Router admin passwords must be changed from the default password immediately upon setup.
Procurement/Setup
Purchase of new organisational devices should be approved via the normal finance process, with the model approved beforehand by the Support Systems Officer to make sure it is in line with any requirements for the job role for which it will be used.
The Support Systems Officer should log any new devices purchased in the IT inventory so that the organisation is able to keep track of devices.
The Support Systems Officer is responsible for initial setup and configuration of the device before it is used, and ensuring that setup is done in a timely manner.
Risks/Liabilities/Disclaimers
Employees must report lost or stolen devices to their line manager and the Social Impact and Support Systems Officer within 24 hours.
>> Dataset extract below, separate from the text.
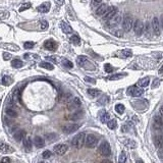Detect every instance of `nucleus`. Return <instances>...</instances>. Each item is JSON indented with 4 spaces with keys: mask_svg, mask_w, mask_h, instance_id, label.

Employees are responsible for notifying their mobile carrier immediately upon loss of a device.
The employee is expected to use his or her devices in an ethical manner at all times and adhere to the company’s acceptable use policy as outlined above.
The employee is personally liable for all costs associated with his or her device.
The employee assumes full liability for risks including, but not limited to, the partial or complete loss of company and personal data due to an operating system crash, errors, bugs, viruses, malware, and/or other software or hardware failures, or programming errors that render the device unusable.
Handcrafted Projects reserves the right to take appropriate disciplinary action up to and including termination for noncompliance with this policy.